ATLAS and Pan-STARR telescope detected the asteroid
The astronomers at The University of Hawaii successfully detected a small asteroid before it could have entered the Earth’s atmosphere. On the morning of 22nd June, the asteroid was detected with the help of Pan-STARRS and ATLAS survey telescopes.
The asteroid is named as 2019 MO and was spotted 310,685 miles away from Earth. 2019 MO was approximately 13 feet in diameter. Around midnight in Hawaii, the asteroid was observed 4 times in a span of 30 minutes by the ATLAS facility.
Very small asteroid 2019 MO, measuring just 4 meters, impacted the atmosphere over the Caribbean on June 22. Although too small to pose a threat, NASA assets were able to detect it and flag it in advance. https://t.co/Qu9BZHsJuN
— Asteroid Watch (@AsteroidWatch) June 25, 2019
The Scout impact analysis software that is present in the Jet Propulsion Laboratory of NASA estimated the impact as 2. For those who are unaware of the scaling system 0 stands for unlikely while 4 stands for likely.

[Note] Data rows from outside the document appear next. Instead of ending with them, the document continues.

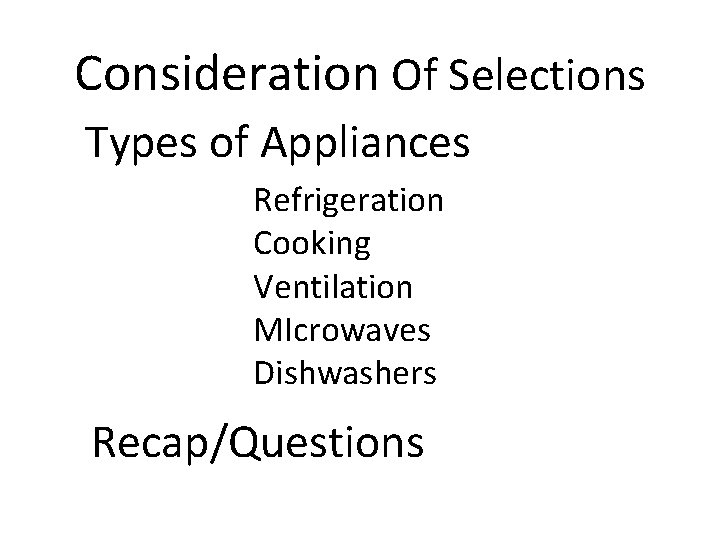 Consideration Of Selections Types of Appliances Refrigeration Cooking Ventilation MIcrowaves Dishwashers Recap/Questions 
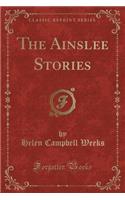 The Ainslee Stories (Classic Reprint)
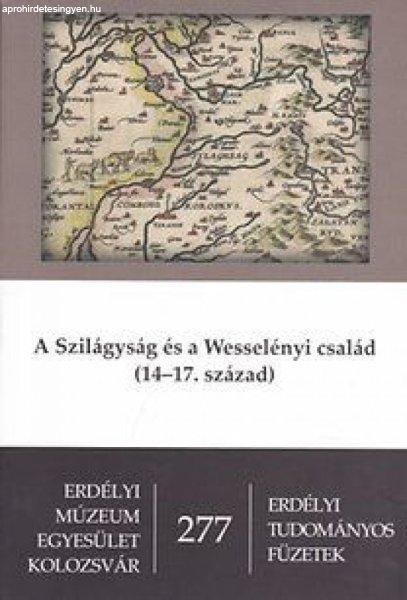 A Szilágyság és a Wesselényi család (14-17. század)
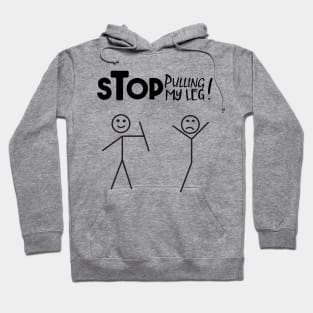 Stop Pulling My Leg funny verbal expression Hoodie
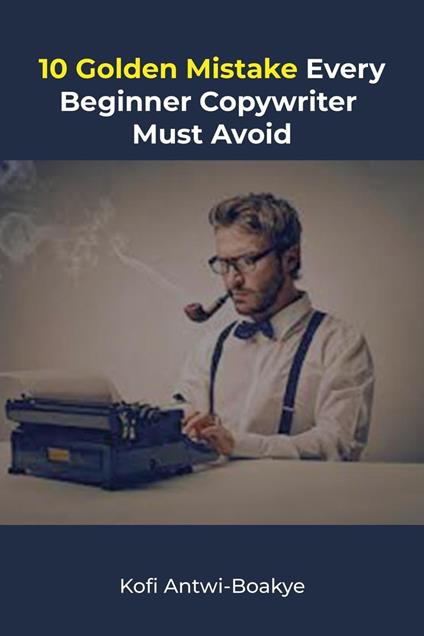 10 Golden Mistakes Every Beginner Copywriter Must Avoid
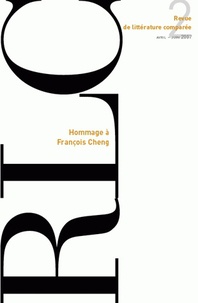 Daniel-Henri Pageaux - Revue de littérature comparée N° 322, 2/2007 : Hommage à François Cheng.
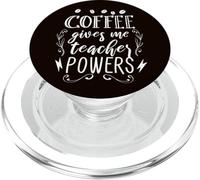 Le café me Donne des pouvoirs d'enseignant et me Motive à l'école PopSockets PopGrip pour MagSafe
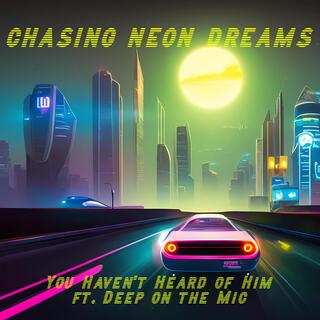 Chasing Neon Dreams ft. Deep on the mic lyrics | Boomplay Music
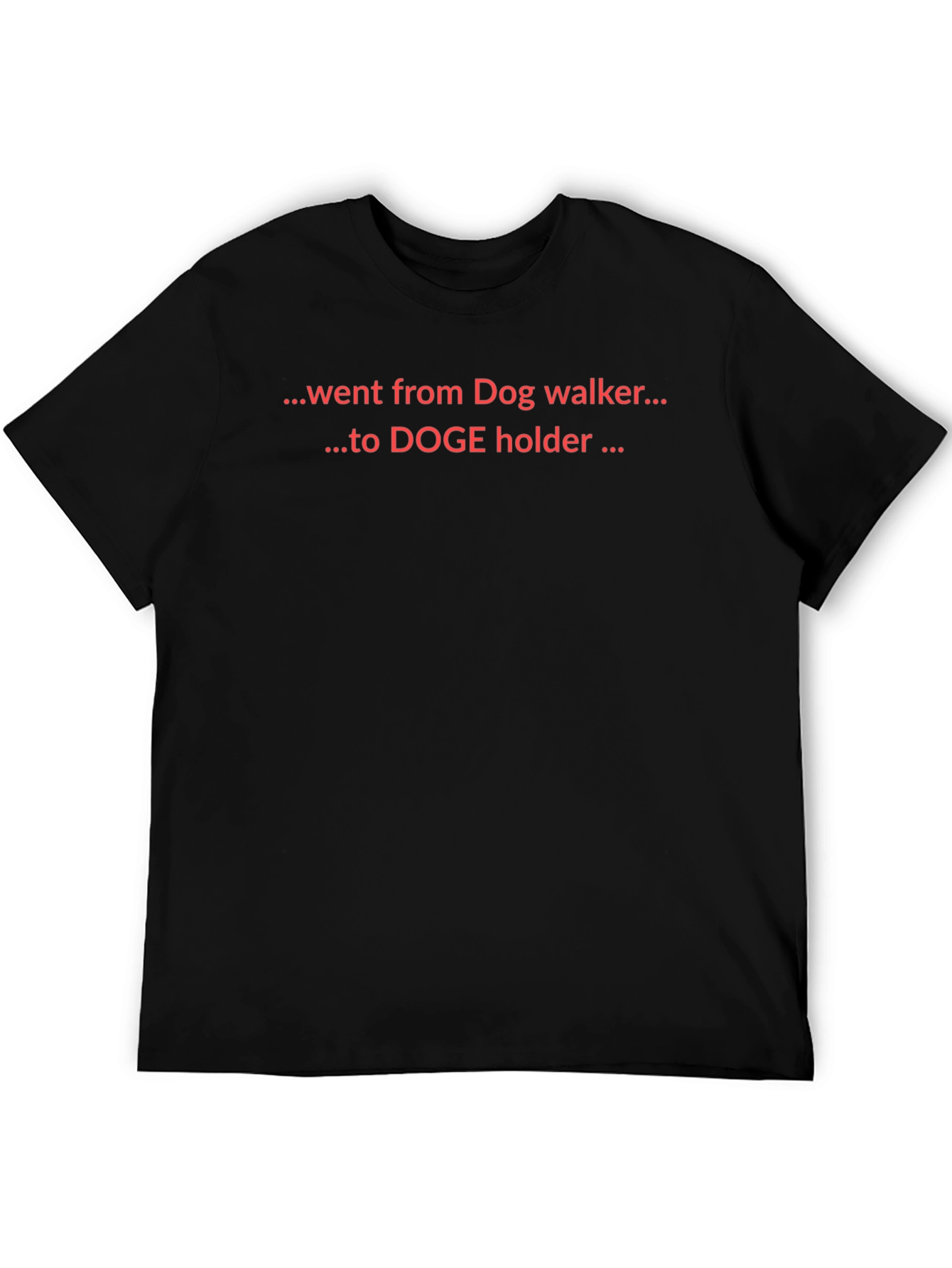 Doge Holder T-Shirt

The Pan-STARR was also working along with ATLAS. The telescope was operating to capture a part of the sky that had a high probability of being asteroids path. The images garnered by the Pan-STARR telescope pushed the Scout impact rating to 4. The images even helped to determine the entry path of 2019 MO.
2019 MO did not cause any damage to Earth
The calculations turned out to be immaculate and San Juan’s weather radar identified the asteroid as it entered our atmosphere. 2019 MO entered up in our atmosphere some 236 miles south of San Juan city, over the ocean. The asteroid was small enough to not cause much damage and burned up in our atmosphere.
Here's a view of the explosion of asteroid 2019 MO, and what appears to be water condensing on dust particles along the paths of the fragments. pic.twitter.com/XbZufNjWEv
— Scott Sutherland, Science Writer (@ScottWx_TWN) June 27, 2019
ATLAS scans the entire sky once every two nights to find such things before they could impact the Earth. Small asteroids like 2019 MO can be perceived half a day before their arrival. While bigger asteroids can be spotted much before that.
Astronomers have a firm believe that Pan-STARR and ATLAS could be more helpful in future.